Me restava contar o que via – na TV, na minha janela (a foto que ilustra este post) e na minha frente.
É a primeira vez que eu republico esses sons. Durante esses 14 anos, ficaram nos meus arquivos. O querido Milton Parrom, no seu programa Memória, mostrou o registro algum tempo atrás.
Transmiti ao vivo por quase 12 horas. No meio delas, tivemos que sair correndo do prédio, que ficava pertinho do Pentágono. Foi só um susto. Mais um, porque mais cedo, nós sentimos o impacto. Corri para a janela porque as janelas tremeram. Graças a isso, comecei a relatar o que ocorrida em Washington antes das primeiras imagens.
Foi marcante na minha vida, na minha carreira e na vida de muita gente.
Alguns dias depois de 11 de setembro de 2001, recebi um email (naquela época se usava email…) de um casal que estava com lua-de-mel marcada para a Disney. Queriam saber o que eu achava: se deveriam ir ou não.

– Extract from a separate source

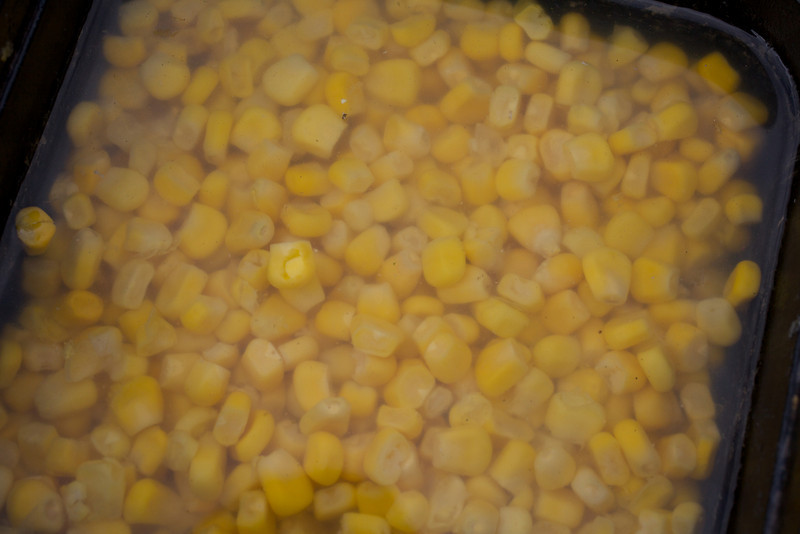 Close-up of yellow sweetcorn in water ina bait box. Will Raison Festival Psyche shoot at Bat Lake, Gold Valley, 220909. © 2009 Brian Gay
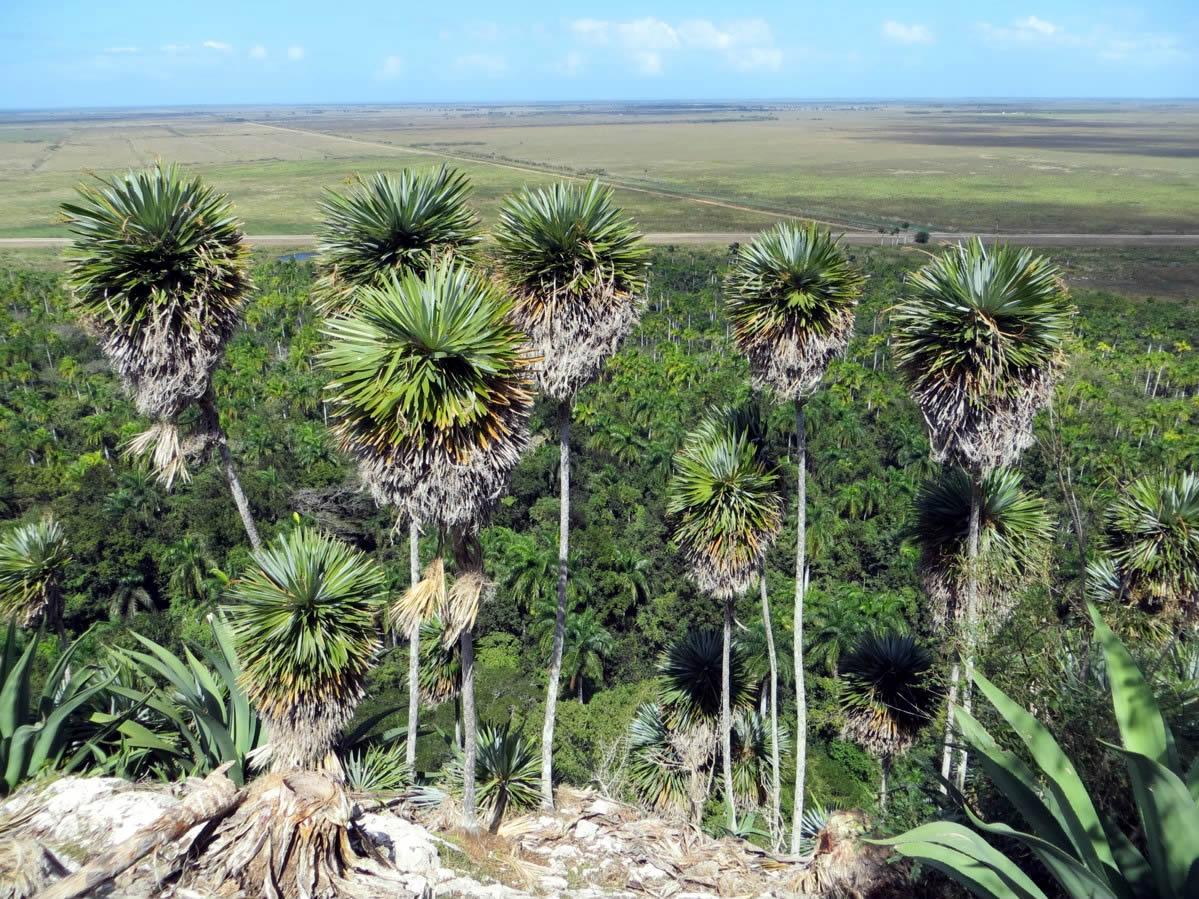 La palmita de Jumagua, una joya del Patrimonio Florístico Mundial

Fiquei impressionado com aquilo, alguém confiar em mim para tomar uma decisão tão significativa pra eles. Também me ajudou muito a entender que o tom que usamos para contar as coisas, muitas vezes, tem mais força sobre o ouvinte/leitor/espectador que a mensagem em si. Afinal, eles ficaram preocupados com o “clima”. Não havia nada que indicasse que outros ataques poderiam ocorrer, nem que seriam na Disney.
Passei a me policiar mais nesse aspecto.
Quando se completaram dez anos do ocorrido, eu morava em Maputo, Moçambique, numa outra experiência de ter como obrigação trazer o mundo – um outro mundo, diga-se – mais perto dos brasileiros.
E recebi a mensagem que reproduzo aí embaixo, guardada com muito carinho.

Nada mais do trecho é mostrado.